Saved entries:

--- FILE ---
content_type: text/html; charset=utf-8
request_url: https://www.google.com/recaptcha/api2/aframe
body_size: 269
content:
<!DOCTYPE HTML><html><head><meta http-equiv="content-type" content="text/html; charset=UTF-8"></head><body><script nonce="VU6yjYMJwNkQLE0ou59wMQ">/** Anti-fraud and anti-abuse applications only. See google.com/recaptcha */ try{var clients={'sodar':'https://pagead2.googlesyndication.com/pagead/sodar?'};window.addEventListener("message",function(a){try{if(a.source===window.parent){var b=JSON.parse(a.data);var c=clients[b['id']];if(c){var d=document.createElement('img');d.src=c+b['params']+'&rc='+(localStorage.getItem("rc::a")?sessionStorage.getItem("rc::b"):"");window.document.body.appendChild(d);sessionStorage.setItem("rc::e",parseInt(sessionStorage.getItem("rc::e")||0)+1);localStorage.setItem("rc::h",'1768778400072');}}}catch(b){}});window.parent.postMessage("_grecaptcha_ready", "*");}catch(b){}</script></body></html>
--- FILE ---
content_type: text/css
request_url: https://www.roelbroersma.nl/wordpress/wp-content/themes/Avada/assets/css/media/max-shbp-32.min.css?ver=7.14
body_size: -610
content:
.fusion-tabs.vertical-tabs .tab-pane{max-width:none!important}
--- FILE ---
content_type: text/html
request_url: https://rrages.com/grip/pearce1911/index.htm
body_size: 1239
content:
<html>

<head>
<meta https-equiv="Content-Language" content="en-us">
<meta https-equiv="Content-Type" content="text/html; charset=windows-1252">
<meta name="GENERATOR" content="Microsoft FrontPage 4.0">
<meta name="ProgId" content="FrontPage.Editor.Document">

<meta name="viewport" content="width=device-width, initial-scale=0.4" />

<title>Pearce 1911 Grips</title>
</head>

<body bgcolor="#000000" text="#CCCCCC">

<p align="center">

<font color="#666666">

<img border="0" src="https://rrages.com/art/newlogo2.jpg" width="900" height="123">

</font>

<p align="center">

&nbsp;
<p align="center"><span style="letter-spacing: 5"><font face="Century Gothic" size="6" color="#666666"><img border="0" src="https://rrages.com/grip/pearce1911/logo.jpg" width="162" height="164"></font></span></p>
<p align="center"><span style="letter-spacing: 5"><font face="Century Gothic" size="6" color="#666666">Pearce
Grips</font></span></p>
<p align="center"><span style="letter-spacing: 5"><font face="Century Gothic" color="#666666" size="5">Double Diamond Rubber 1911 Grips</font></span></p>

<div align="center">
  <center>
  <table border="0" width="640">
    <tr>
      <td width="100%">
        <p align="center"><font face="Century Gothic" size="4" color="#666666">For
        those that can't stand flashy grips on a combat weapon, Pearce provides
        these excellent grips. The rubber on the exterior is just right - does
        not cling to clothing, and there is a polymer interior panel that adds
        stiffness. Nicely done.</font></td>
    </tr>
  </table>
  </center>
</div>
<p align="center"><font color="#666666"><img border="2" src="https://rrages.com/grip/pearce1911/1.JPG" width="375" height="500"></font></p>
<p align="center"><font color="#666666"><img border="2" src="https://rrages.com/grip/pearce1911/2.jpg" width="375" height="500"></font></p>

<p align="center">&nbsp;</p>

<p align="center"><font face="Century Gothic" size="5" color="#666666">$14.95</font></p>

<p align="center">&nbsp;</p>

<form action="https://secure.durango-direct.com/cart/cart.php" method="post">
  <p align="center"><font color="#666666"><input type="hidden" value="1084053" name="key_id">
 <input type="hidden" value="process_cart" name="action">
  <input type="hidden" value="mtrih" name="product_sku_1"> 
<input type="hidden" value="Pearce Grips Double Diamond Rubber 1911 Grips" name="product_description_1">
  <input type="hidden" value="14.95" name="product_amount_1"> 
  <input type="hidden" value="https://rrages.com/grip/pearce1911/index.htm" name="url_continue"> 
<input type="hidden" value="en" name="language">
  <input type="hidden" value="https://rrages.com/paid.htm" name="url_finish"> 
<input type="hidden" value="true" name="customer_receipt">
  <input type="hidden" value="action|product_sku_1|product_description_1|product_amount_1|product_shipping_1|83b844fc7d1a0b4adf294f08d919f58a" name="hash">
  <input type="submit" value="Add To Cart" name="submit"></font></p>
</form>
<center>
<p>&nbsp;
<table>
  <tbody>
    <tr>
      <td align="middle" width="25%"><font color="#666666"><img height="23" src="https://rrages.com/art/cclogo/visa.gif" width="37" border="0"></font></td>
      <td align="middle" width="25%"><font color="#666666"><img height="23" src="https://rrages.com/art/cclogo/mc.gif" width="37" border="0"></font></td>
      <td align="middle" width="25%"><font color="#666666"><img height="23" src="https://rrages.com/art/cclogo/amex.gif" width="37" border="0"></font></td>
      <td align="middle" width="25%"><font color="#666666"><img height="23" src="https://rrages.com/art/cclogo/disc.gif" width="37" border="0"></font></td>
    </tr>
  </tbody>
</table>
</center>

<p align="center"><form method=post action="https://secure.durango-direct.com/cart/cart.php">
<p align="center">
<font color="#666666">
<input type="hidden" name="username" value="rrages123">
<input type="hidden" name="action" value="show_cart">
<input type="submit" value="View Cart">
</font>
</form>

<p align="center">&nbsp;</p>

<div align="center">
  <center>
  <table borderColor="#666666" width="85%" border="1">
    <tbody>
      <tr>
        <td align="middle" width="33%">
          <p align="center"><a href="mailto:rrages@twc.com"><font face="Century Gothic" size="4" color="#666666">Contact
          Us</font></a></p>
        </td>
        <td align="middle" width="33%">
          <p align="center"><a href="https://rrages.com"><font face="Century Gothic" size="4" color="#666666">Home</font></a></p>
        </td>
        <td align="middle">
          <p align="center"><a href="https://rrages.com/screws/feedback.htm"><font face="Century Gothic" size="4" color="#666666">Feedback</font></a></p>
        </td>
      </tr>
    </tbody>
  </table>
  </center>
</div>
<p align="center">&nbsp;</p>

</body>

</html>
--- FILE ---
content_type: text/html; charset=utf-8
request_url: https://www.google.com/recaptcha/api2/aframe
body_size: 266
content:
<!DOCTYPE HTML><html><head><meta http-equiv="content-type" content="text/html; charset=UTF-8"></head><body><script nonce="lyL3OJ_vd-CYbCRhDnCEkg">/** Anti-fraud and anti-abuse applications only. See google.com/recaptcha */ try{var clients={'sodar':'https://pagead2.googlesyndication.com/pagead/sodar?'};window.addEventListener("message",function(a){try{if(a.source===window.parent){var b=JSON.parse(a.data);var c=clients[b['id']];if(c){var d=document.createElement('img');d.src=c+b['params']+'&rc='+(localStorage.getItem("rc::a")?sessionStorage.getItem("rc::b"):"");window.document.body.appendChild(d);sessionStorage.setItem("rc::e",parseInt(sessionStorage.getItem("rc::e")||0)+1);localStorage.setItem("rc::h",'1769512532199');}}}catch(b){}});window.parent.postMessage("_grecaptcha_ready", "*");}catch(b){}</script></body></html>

**ASSIGNMENT**
Write the data out in full, matching every line exactly.

**SOLUTION**
--- FILE ---
content_type: text/html; charset=utf-8
request_url: https://www.google.com/recaptcha/api2/aframe
body_size: 269
content:
<!DOCTYPE HTML><html><head><meta http-equiv="content-type" content="text/html; charset=UTF-8"></head><body><script nonce="VU6yjYMJwNkQLE0ou59wMQ">/** Anti-fraud and anti-abuse applications only. See google.com/recaptcha */ try{var clients={'sodar':'https://pagead2.googlesyndication.com/pagead/sodar?'};window.addEventListener("message",function(a){try{if(a.source===window.parent){var b=JSON.parse(a.data);var c=clients[b['id']];if(c){var d=document.createElement('img');d.src=c+b['params']+'&rc='+(localStorage.getItem("rc::a")?sessionStorage.getItem("rc::b"):"");window.document.body.appendChild(d);sessionStorage.setItem("rc::e",parseInt(sessionStorage.getItem("rc::e")||0)+1);localStorage.setItem("rc::h",'1768778400072');}}}catch(b){}});window.parent.postMessage("_grecaptcha_ready", "*");}catch(b){}</script></body></html>
--- FILE ---
content_type: text/css
request_url: https://www.roelbroersma.nl/wordpress/wp-content/themes/Avada/assets/css/media/max-shbp-32.min.css?ver=7.14
body_size: -610
content:
.fusion-tabs.vertical-tabs .tab-pane{max-width:none!important}
--- FILE ---
content_type: text/html
request_url: https://rrages.com/grip/pearce1911/index.htm
body_size: 1239
content:
<html>

<head>
<meta https-equiv="Content-Language" content="en-us">
<meta https-equiv="Content-Type" content="text/html; charset=windows-1252">
<meta name="GENERATOR" content="Microsoft FrontPage 4.0">
<meta name="ProgId" content="FrontPage.Editor.Document">

<meta name="viewport" content="width=device-width, initial-scale=0.4" />

<title>Pearce 1911 Grips</title>
</head>

<body bgcolor="#000000" text="#CCCCCC">

<p align="center">

<font color="#666666">

<img border="0" src="https://rrages.com/art/newlogo2.jpg" width="900" height="123">

</font>

<p align="center">

&nbsp;
<p align="center"><span style="letter-spacing: 5"><font face="Century Gothic" size="6" color="#666666"><img border="0" src="https://rrages.com/grip/pearce1911/logo.jpg" width="162" height="164"></font></span></p>
<p align="center"><span style="letter-spacing: 5"><font face="Century Gothic" size="6" color="#666666">Pearce
Grips</font></span></p>
<p align="center"><span style="letter-spacing: 5"><font face="Century Gothic" color="#666666" size="5">Double Diamond Rubber 1911 Grips</font></span></p>

<div align="center">
  <center>
  <table border="0" width="640">
    <tr>
      <td width="100%">
        <p align="center"><font face="Century Gothic" size="4" color="#666666">For
        those that can't stand flashy grips on a combat weapon, Pearce provides
        these excellent grips. The rubber on the exterior is just right - does
        not cling to clothing, and there is a polymer interior panel that adds
        stiffness. Nicely done.</font></td>
    </tr>
  </table>
  </center>
</div>
<p align="center"><font color="#666666"><img border="2" src="https://rrages.com/grip/pearce1911/1.JPG" width="375" height="500"></font></p>
<p align="center"><font color="#666666"><img border="2" src="https://rrages.com/grip/pearce1911/2.jpg" width="375" height="500"></font></p>

<p align="center">&nbsp;</p>

<p align="center"><font face="Century Gothic" size="5" color="#666666">$14.95</font></p>

<p align="center">&nbsp;</p>

<form action="https://secure.durango-direct.com/cart/cart.php" method="post">
  <p align="center"><font color="#666666"><input type="hidden" value="1084053" name="key_id">
 <input type="hidden" value="process_cart" name="action">
  <input type="hidden" value="mtrih" name="product_sku_1"> 
<input type="hidden" value="Pearce Grips Double Diamond Rubber 1911 Grips" name="product_description_1">
  <input type="hidden" value="14.95" name="product_amount_1"> 
  <input type="hidden" value="https://rrages.com/grip/pearce1911/index.htm" name="url_continue"> 
<input type="hidden" value="en" name="language">
  <input type="hidden" value="https://rrages.com/paid.htm" name="url_finish"> 
<input type="hidden" value="true" name="customer_receipt">
  <input type="hidden" value="action|product_sku_1|product_description_1|product_amount_1|product_shipping_1|83b844fc7d1a0b4adf294f08d919f58a" name="hash">
  <input type="submit" value="Add To Cart" name="submit"></font></p>
</form>
<center>
<p>&nbsp;
<table>
  <tbody>
    <tr>
      <td align="middle" width="25%"><font color="#666666"><img height="23" src="https://rrages.com/art/cclogo/visa.gif" width="37" border="0"></font></td>
      <td align="middle" width="25%"><font color="#666666"><img height="23" src="https://rrages.com/art/cclogo/mc.gif" width="37" border="0"></font></td>
      <td align="middle" width="25%"><font color="#666666"><img height="23" src="https://rrages.com/art/cclogo/amex.gif" width="37" border="0"></font></td>
      <td align="middle" width="25%"><font color="#666666"><img height="23" src="https://rrages.com/art/cclogo/disc.gif" width="37" border="0"></font></td>
    </tr>
  </tbody>
</table>
</center>

<p align="center"><form method=post action="https://secure.durango-direct.com/cart/cart.php">
<p align="center">
<font color="#666666">
<input type="hidden" name="username" value="rrages123">
<input type="hidden" name="action" value="show_cart">
<input type="submit" value="View Cart">
</font>
</form>

<p align="center">&nbsp;</p>

<div align="center">
  <center>
  <table borderColor="#666666" width="85%" border="1">
    <tbody>
      <tr>
        <td align="middle" width="33%">
          <p align="center"><a href="mailto:rrages@twc.com"><font face="Century Gothic" size="4" color="#666666">Contact
          Us</font></a></p>
        </td>
        <td align="middle" width="33%">
          <p align="center"><a href="https://rrages.com"><font face="Century Gothic" size="4" color="#666666">Home</font></a></p>
        </td>
        <td align="middle">
          <p align="center"><a href="https://rrages.com/screws/feedback.htm"><font face="Century Gothic" size="4" color="#666666">Feedback</font></a></p>
        </td>
      </tr>
    </tbody>
  </table>
  </center>
</div>
<p align="center">&nbsp;</p>

</body>

</html>
--- FILE ---
content_type: text/html; charset=utf-8
request_url: https://www.google.com/recaptcha/api2/aframe
body_size: 266
content:
<!DOCTYPE HTML><html><head><meta http-equiv="content-type" content="text/html; charset=UTF-8"></head><body><script nonce="lyL3OJ_vd-CYbCRhDnCEkg">/** Anti-fraud and anti-abuse applications only. See google.com/recaptcha */ try{var clients={'sodar':'https://pagead2.googlesyndication.com/pagead/sodar?'};window.addEventListener("message",function(a){try{if(a.source===window.parent){var b=JSON.parse(a.data);var c=clients[b['id']];if(c){var d=document.createElement('img');d.src=c+b['params']+'&rc='+(localStorage.getItem("rc::a")?sessionStorage.getItem("rc::b"):"");window.document.body.appendChild(d);sessionStorage.setItem("rc::e",parseInt(sessionStorage.getItem("rc::e")||0)+1);localStorage.setItem("rc::h",'1769512532199');}}}catch(b){}});window.parent.postMessage("_grecaptcha_ready", "*");}catch(b){}</script></body></html>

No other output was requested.